On a 60 to 13 vote, the Rhode Island House of Representatives passed a budget to close out the fiscal year ending June 30, following complaints from both Democrats and Republicans that they lacked adequate time to vet the almost $12 billion spending plan. The Senate passed the budget on a 31-7 vote, meaning it will go to Gov. Gina Raimondo's desk.

House GOP Leader Blake Filippi of New Shoreham urged representatives in joining him in rejecting the budget because, he said, the process was at odds with the ideals embodied in the Statehouse.

“People constructed this marble dome because they believe in you,” Filippi said. “They believe that when you were needed by your state, you would exercise independent judgment and demand time to understand a bill. I beseech you do it, I beseech you do it. And don’t forget what button you push. When you’re gone from this building years from now, remember what push you push.”

He was joined by a handful of progressive Democratic women and other Republicans in condemning the pace of the budget process as deeply flawed.

Rep. Liana Cassar (D-Barrington) said she was struggling with the sheer volume of budget information released since Monday “that I am on behalf of my constituents expected to digest and come up with a reasonable perspective to vote on.”

The amount of time given to digesting the budget dominated attention during about three hours of debate.

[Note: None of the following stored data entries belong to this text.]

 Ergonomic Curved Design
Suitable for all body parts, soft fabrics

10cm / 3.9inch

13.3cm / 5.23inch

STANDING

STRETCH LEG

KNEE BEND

Filippi suggested the usual seven-day waiting period after passage of the budget in House Finance (on Tuesday) should apply to the supplemental spending plan. But House Speaker Nicholas Mattiello said his legal advisers told him the waiting period does not apply to a supplemental budget vote.

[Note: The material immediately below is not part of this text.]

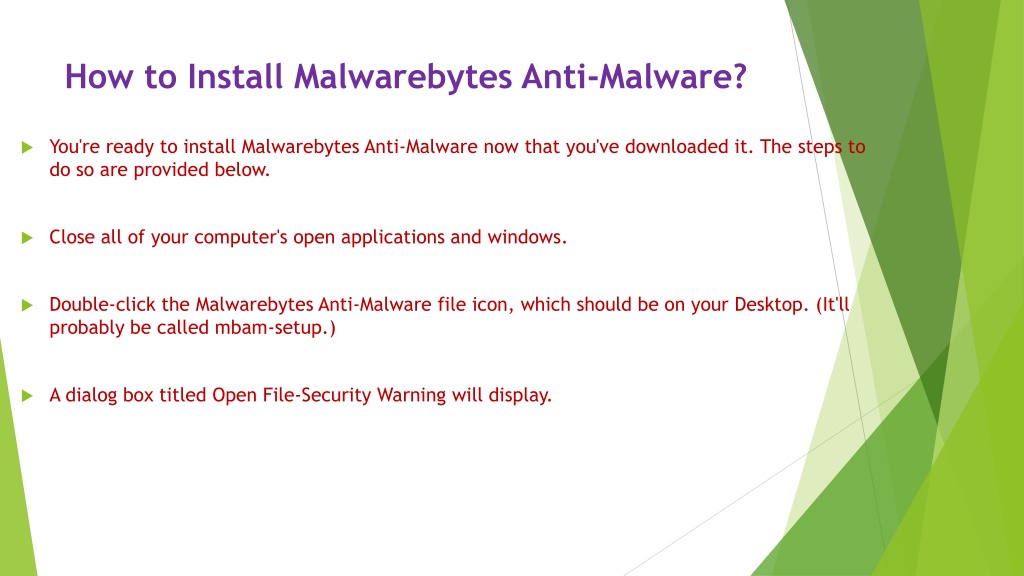 How to Install Malwarebytes Anti-Malware?

You're ready to install Malwarebytes Anti-Malware now that you've downloaded it. The steps to do so are provided below.

Close all of your computer's open applications and windows.

Double-click the Malwarebytes Anti-Malware file icon, which should be on your Desktop. (It'll probably be called mbam-setup.)

A dialog box titled Open File-Security Warning will display.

“The COVID crisis devastated our economy and the lost revenues placed tremendous stress on the current year budget, forcing us to make many tough choices in order to balance our books by June 30," Mattiello said in a statement. "Despite these difficult times, however, we reconfirmed our commitment to education, ensuring local schools have nearly $10 million more in resources than they were expecting.”

Other representatives, including Reps. Moira Walsh and Marcia Ranglin-Vassell, both Providence Democrats, lamented that the budget doesn’t do more to address the concerns of race and justice that have dominated the news in recent weeks.

“Why are we investing in the prison complex,” asked Ranglin-Vassell.

In the end, though, just a handful of Democrats – Cassar, Walsh, and Reps. Teresa Tanzi of South Kingstown and Joseph Almeida and John Lombardi of Providence, joined Republican lawmakers in voting against the budget.

The COVID-19 pandemic led to a crash in state revenues, opening a budget hole in the current fiscal year of about $240 million. The Democrats who control the General Assembly responded by mostly patching that with federal pandemic aid and money from the state’s rainy-day fund.

House Majority Leader Joseph Shekarchi of Warwick defended the spending plan.

“What’s in this bill is aid to your local communities,” he said. “Some of it, most of it has already been spent, and that becomes problematic if we don’t pass this bill. What’s in this bill is education aid.”

The budget for the fiscal year starting July 1 is expected to be taken up next month, after more clarity on whether additional federal money will be available to help states deal with deficits. Rhode Island faces a fiscal 2021 deficit of roughly $600 million.